**TASK BRIEF:** Check every line below for the string "現地採用", and copy the lines that contain it.

(SUPPLIED MATERIAL)

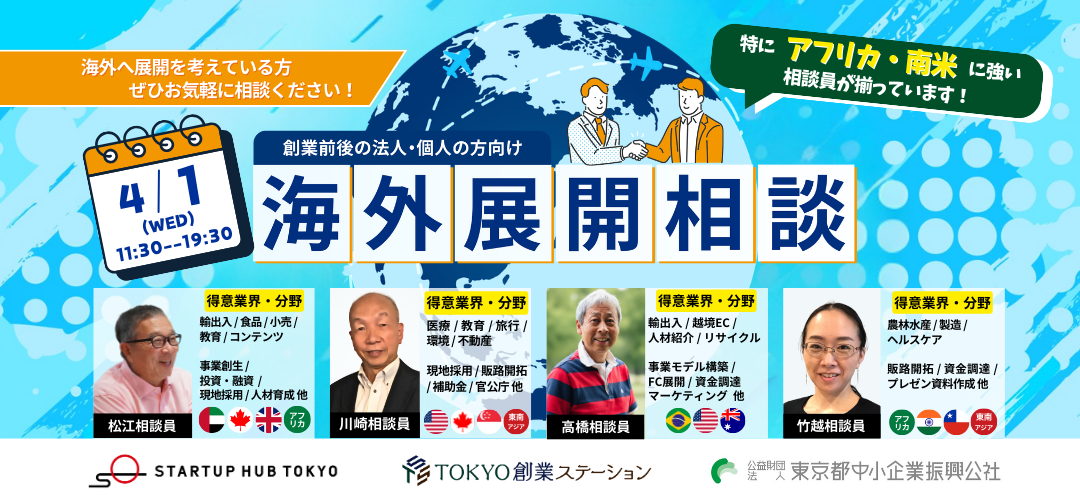 海外へ展開を考えている方
ぜひお気軽に相談ください！

特に アフリカ・南米 に強い
相談員が揃っています！

4/1
(WED)
11:30--19:30

創業前後の法人・個人の方向け

海外展開相談

得意業界・分野
輸出入 / 食品 / 小売 / 教育 / コンテンツ

事業創生 / 投資・融資 / 現地採用 / 人材育成 他

アフリカ

松江相談員

得意業界・分野
医療 / 教育 / 旅行 / 環境 / 不動産

現地採用 / 販路開拓 / 補助金 / 官公庁 他

東南アジア

川崎相談員

得意業界・分野
輸出入 / 越境EC / 人材紹介 / リサイクル

事業モデル構築 / FC展開 / 資金調達 マーケティング 他

高橋相談員

得意業界・分野
農林水産 / 製造 / ヘルスケア

販路開拓 / 資金調達 / プレゼン資料作成 他

アフリカ

東南アジア

竹越相談員

STARTUP HUB TOKYO

TOKYO創業ステーション

公益財団法人 東京都中小企業振興公社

(End SUPPLIED MATERIAL)

**ANSWER BOX:**
事業創生 / 投資・融資 / 現地採用 / 人材育成 他
現地採用 / 販路開拓 / 補助金 / 官公庁 他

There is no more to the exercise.